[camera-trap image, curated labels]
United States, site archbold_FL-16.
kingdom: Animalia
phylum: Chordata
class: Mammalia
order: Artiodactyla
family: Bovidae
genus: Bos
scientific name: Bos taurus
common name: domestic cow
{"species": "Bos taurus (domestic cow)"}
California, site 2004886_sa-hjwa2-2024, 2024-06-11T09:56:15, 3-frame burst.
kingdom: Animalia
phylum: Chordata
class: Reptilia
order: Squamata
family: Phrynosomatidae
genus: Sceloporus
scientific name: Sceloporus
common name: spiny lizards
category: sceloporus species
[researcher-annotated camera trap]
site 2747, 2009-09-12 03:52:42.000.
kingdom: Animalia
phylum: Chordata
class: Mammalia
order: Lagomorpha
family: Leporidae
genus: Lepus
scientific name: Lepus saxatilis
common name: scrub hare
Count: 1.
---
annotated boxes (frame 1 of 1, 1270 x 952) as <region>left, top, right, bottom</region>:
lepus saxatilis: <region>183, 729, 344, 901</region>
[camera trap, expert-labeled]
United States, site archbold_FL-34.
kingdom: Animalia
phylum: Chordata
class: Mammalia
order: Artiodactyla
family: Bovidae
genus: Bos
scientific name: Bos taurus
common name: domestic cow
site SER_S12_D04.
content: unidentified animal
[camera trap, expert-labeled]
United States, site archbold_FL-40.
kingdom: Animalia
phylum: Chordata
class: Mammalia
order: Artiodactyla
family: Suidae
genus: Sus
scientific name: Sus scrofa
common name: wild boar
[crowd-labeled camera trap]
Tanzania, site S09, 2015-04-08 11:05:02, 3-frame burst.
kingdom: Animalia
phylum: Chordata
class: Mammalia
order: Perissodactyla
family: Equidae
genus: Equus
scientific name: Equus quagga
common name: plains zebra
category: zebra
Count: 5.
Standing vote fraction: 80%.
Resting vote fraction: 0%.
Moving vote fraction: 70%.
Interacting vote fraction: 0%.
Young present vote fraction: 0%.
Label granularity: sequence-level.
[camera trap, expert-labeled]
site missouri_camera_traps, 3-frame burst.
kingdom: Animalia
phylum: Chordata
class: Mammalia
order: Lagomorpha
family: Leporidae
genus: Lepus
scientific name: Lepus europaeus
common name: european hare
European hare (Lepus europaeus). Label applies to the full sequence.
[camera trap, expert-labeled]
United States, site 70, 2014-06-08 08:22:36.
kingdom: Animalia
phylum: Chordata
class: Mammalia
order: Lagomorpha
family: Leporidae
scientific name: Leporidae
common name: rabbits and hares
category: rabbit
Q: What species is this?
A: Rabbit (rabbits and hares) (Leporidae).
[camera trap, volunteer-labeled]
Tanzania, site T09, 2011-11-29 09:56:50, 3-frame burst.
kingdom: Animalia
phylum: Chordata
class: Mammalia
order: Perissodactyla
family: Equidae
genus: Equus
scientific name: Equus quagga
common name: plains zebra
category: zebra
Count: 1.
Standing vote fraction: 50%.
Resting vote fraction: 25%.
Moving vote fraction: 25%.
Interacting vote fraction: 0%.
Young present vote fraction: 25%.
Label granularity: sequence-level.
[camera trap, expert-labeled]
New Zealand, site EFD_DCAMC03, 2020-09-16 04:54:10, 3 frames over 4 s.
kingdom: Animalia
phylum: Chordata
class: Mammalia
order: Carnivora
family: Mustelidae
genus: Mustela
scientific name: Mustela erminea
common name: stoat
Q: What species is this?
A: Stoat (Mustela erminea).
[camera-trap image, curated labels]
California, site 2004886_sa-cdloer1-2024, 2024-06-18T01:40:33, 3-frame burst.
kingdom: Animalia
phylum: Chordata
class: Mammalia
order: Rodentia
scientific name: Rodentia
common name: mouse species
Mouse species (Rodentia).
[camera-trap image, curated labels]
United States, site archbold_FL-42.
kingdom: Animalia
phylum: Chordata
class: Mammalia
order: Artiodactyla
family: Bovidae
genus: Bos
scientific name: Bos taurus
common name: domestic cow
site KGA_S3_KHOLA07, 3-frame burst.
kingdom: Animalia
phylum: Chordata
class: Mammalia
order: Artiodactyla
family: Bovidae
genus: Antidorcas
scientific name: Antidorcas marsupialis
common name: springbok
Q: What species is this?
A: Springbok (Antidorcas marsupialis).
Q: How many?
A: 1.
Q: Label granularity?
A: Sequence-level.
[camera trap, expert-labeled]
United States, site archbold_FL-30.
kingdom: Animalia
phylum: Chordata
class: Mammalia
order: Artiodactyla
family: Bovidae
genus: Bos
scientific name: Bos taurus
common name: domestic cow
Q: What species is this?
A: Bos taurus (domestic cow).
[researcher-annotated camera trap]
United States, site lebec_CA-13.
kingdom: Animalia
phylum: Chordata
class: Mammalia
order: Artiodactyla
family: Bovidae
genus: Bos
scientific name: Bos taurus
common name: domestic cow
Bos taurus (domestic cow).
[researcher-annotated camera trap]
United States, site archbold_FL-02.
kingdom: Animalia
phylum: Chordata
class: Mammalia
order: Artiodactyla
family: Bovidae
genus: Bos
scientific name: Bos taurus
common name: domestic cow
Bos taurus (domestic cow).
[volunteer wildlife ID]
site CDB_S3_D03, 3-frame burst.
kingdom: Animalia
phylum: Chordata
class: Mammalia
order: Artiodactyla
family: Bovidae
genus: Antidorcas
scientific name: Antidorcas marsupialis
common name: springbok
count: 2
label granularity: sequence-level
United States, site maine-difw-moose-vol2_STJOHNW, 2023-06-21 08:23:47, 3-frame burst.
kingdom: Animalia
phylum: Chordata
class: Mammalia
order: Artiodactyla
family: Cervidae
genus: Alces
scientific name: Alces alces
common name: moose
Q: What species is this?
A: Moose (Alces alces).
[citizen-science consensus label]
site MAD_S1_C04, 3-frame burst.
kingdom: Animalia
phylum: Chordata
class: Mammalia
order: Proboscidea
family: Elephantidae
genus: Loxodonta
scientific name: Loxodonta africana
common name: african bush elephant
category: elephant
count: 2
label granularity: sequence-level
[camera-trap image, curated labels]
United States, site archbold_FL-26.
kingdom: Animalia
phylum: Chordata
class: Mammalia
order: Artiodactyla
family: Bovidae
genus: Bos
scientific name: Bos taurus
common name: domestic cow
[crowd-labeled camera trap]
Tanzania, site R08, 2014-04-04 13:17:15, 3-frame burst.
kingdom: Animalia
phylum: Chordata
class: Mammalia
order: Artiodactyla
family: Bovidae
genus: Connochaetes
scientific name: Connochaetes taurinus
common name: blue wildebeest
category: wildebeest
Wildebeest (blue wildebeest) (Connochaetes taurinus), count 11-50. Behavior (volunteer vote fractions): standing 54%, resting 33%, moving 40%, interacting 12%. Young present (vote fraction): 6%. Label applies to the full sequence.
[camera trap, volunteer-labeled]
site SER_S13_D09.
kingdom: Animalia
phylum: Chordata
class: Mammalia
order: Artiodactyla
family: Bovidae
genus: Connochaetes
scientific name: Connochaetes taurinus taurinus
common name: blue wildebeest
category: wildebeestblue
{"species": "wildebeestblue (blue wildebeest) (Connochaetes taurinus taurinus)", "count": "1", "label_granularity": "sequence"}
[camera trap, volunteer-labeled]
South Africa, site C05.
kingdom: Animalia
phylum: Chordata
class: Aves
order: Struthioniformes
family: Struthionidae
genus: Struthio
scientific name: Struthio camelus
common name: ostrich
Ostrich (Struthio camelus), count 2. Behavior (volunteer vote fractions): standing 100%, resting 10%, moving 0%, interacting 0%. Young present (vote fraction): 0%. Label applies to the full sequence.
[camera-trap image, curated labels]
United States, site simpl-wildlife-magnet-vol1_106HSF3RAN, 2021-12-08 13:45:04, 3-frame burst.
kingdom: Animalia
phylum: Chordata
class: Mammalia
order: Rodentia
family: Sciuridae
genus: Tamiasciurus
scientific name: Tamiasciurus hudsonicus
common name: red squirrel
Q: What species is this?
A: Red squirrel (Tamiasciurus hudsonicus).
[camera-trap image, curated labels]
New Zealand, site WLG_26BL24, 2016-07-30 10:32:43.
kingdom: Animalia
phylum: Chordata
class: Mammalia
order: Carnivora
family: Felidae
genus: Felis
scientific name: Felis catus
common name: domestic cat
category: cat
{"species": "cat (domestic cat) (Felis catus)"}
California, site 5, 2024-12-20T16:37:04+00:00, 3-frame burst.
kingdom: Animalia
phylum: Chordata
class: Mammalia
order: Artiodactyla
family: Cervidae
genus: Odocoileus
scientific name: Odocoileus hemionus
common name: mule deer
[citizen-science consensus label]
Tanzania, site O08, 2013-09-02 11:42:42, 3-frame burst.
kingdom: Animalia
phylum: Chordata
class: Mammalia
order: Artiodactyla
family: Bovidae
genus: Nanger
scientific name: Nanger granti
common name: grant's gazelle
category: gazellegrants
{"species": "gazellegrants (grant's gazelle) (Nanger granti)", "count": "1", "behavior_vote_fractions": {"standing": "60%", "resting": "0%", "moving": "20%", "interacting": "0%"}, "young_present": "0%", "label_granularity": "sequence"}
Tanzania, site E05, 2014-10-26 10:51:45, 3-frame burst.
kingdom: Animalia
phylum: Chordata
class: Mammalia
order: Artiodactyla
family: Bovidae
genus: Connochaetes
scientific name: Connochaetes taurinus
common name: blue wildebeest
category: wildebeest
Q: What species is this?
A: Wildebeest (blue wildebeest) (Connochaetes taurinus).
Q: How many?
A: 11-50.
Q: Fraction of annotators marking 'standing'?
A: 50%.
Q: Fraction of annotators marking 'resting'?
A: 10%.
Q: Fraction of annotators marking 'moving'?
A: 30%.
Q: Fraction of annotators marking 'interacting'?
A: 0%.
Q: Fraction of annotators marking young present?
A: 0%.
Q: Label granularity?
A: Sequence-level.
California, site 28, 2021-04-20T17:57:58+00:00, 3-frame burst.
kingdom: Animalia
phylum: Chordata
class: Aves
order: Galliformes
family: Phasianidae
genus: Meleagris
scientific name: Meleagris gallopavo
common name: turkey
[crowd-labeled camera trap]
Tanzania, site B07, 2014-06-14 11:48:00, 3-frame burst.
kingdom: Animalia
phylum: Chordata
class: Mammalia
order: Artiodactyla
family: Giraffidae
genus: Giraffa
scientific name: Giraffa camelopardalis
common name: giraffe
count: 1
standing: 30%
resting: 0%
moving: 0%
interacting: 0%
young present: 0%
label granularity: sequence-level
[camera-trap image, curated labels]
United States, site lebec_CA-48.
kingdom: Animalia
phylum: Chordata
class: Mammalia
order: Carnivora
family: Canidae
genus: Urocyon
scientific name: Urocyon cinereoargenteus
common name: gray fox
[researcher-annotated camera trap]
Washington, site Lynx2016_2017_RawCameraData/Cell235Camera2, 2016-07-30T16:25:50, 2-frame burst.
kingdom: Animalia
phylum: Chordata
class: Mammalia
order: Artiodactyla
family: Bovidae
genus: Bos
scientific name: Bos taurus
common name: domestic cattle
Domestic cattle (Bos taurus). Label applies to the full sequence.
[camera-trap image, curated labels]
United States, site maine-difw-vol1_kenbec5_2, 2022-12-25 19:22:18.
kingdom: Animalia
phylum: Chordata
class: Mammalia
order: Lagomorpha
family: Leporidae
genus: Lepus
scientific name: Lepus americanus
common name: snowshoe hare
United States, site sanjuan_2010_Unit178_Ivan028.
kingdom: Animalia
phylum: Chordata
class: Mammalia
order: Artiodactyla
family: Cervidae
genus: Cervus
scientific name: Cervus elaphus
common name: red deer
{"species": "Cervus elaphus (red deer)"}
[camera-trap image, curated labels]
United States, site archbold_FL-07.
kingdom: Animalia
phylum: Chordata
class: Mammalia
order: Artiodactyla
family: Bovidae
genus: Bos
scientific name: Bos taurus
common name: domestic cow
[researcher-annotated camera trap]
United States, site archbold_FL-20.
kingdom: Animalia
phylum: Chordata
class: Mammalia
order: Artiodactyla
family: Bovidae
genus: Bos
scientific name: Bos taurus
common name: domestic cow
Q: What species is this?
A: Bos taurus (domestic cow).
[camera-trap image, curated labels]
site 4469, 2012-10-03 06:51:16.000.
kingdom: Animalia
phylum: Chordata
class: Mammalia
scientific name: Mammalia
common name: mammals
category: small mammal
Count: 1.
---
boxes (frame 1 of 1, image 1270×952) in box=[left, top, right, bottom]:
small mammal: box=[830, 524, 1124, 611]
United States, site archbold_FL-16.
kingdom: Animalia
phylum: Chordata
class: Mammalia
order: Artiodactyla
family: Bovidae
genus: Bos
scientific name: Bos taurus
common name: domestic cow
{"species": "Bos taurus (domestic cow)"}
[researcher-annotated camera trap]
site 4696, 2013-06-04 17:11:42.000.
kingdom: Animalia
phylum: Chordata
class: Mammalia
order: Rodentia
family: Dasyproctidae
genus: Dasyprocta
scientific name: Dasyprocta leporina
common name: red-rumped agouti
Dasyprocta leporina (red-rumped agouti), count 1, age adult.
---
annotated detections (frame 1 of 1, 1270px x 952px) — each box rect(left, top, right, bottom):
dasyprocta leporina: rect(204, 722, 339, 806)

[Exercise] Only those lines of the entries above that run from the line containing "Tanzania, site O08, 2013-09-02" to the line containing "family: Phasianidae", both included, should be transcribed exactly.

[Solution to the exercise]
Tanzania, site O08, 2013-09-02 11:42:42, 3-frame burst.
kingdom: Animalia
phylum: Chordata
class: Mammalia
order: Artiodactyla
family: Bovidae
genus: Nanger
scientific name: Nanger granti
common name: grant's gazelle
category: gazellegrants
{"species": "gazellegrants (grant's gazelle) (Nanger granti)", "count": "1", "behavior_vote_fractions": {"standing": "60%", "resting": "0%", "moving": "20%", "interacting": "0%"}, "young_present": "0%", "label_granularity": "sequence"}
Tanzania, site E05, 2014-10-26 10:51:45, 3-frame burst.
kingdom: Animalia
phylum: Chordata
class: Mammalia
order: Artiodactyla
family: Bovidae
genus: Connochaetes
scientific name: Connochaetes taurinus
common name: blue wildebeest
category: wildebeest
Q: What species is this?
A: Wildebeest (blue wildebeest) (Connochaetes taurinus).
Q: How many?
A: 11-50.
Q: Fraction of annotators marking 'standing'?
A: 50%.
Q: Fraction of annotators marking 'resting'?
A: 10%.
Q: Fraction of annotators marking 'moving'?
A: 30%.
Q: Fraction of annotators marking 'interacting'?
A: 0%.
Q: Fraction of annotators marking young present?
A: 0%.
Q: Label granularity?
A: Sequence-level.
California, site 28, 2021-04-20T17:57:58+00:00, 3-frame burst.
kingdom: Animalia
phylum: Chordata
class: Aves
order: Galliformes
family: Phasianidae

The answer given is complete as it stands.